Software Optimization for High Performance Computing: Creating Faster Applications
Some day, on the corporate balance sheet, there will be an entry which reads, “Information”; for in most cases, the information is more valuable than the hardware which processes it.
—Grace Murray Hopper
Many applications perform relatively simple operations on vast amounts of data. In such cases, the performance of a computer’s data storage devices impact overall application performance more than processor performance. Data storage devices include, but are not limited to, processor registers, caches, main memory, disk (hard, compact disk, etc.) and magnetic tape. In this chapter we will discuss performance aspects of memory systems and caches and how application developers can avoid common performance problems. This will be followed by a brief overview of disk file system performance issues.
Suppose for a moment that you are a carpenter. You have a tool belt, a lightweight tool box, a tool chest permanently attached to your vehicle, and a shop that contains more tools and larger machinery.
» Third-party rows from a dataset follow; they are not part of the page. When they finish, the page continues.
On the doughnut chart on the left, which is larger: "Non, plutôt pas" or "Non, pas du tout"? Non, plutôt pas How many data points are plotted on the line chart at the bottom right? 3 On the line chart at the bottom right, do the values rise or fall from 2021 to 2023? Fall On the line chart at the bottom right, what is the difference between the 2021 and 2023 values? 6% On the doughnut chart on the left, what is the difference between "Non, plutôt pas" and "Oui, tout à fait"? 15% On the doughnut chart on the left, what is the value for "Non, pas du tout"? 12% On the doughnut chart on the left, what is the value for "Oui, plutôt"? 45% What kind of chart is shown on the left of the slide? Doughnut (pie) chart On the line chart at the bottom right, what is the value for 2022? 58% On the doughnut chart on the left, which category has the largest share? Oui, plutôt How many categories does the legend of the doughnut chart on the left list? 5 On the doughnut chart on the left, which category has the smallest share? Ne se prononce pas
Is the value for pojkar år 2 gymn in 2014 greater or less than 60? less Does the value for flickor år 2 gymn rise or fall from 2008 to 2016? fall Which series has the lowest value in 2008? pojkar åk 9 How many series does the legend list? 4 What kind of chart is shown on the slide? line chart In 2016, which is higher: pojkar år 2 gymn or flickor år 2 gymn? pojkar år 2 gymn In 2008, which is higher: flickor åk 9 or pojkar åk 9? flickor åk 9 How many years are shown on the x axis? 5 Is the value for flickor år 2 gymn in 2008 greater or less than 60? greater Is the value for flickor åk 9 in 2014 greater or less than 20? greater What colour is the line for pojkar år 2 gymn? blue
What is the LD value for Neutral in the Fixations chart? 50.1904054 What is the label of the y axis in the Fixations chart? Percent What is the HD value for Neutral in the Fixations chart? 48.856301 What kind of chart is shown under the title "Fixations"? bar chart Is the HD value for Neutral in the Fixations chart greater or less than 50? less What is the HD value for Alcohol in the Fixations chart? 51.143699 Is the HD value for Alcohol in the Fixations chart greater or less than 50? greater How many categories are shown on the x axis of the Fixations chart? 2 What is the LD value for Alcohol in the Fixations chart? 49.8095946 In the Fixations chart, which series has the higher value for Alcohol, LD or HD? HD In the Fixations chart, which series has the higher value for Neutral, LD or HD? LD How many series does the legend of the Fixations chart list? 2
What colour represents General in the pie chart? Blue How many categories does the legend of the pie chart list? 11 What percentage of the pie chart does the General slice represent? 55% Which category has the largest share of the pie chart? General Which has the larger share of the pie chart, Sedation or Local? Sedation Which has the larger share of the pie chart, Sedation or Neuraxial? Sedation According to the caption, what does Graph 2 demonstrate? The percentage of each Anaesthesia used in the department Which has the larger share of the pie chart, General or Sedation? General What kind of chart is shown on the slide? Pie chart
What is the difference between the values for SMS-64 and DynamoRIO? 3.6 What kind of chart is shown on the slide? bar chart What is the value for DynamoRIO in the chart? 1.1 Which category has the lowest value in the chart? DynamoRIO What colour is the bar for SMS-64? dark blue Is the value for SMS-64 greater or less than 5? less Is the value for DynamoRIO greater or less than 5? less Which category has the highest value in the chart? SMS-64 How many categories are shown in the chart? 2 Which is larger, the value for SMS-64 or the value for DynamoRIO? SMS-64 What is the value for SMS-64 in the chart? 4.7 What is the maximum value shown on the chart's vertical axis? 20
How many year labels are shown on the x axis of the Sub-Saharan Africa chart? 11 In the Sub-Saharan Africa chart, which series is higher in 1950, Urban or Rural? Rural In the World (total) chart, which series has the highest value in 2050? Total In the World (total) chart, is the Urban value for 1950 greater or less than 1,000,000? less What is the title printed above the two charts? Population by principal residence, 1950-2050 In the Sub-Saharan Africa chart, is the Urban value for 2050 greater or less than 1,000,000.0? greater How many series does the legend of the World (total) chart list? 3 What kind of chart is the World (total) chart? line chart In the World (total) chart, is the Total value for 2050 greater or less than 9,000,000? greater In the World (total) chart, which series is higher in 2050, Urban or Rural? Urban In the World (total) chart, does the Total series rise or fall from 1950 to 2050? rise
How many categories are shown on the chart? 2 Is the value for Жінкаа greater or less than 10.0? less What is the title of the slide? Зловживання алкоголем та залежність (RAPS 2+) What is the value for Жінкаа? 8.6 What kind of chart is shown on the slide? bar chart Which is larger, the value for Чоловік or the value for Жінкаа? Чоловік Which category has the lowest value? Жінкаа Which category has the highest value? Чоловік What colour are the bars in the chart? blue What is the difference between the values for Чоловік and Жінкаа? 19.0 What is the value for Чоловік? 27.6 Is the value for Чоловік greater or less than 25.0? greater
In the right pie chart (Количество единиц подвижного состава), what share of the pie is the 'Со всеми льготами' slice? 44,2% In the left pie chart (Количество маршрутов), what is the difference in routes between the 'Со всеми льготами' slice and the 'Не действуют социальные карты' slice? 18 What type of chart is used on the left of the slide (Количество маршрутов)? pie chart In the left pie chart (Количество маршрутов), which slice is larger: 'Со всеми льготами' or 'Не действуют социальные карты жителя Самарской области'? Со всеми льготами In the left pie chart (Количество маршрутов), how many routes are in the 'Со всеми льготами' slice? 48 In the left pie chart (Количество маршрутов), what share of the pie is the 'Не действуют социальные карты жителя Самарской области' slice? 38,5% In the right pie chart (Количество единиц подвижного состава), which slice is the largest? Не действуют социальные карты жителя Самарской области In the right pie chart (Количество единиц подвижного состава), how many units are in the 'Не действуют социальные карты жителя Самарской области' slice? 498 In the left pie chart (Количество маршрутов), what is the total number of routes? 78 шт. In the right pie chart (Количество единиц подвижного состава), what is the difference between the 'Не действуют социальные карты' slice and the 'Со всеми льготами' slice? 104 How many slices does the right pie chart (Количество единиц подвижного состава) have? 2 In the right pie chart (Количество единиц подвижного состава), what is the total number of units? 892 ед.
For any particular carpentry job you put a different set of tools into your tool belt, tool box, and tool chest to reduce the number of trips you have to make up and down the ladder to the tool box, walking back and forth to the tool chest and driving to and from the shop. The combination of tools in your tool belt varies with the job, simply because it isn’t practical to carry everything on your belt. The same applies to the tool box, chest, and even the shop. The things you need most often are kept in closer proximity to you.
Computer architectures have adopted an analogous strategy of keeping data close to the processor. Moreover, the distance, measured in processor clocks, to storage devices increases as their capacity increases. The processor’s set of registers are, of course, the closest storage devices. The next closest storage devices are referred to as caches and usually vary in size from a few hundred bytes to several megabytes (MB). Caches are usually made with static random access memory (SRAM) chips. Beyond caches lies the main memory system. Most computer main memory systems are built from dynamic random access memory (DRAM) chips. Some memory systems are built with SRAMs (e.g., the Cray T90), rendering them faster than DRAM, but expensive. At the next level of storage hierarchy is the magnetic disk. Magnetic disks are truly the workhorses of data storage, playing important roles in virtual memory and file systems. As storage devices become larger, they typically are farther away from the processor and the path to them becomes narrower and sometimes more complicated. The typical memory hierarchy and its basic components are illustrated in Figure 3-1.
Figure 3-1. Typical memory hierarchy for modern computers.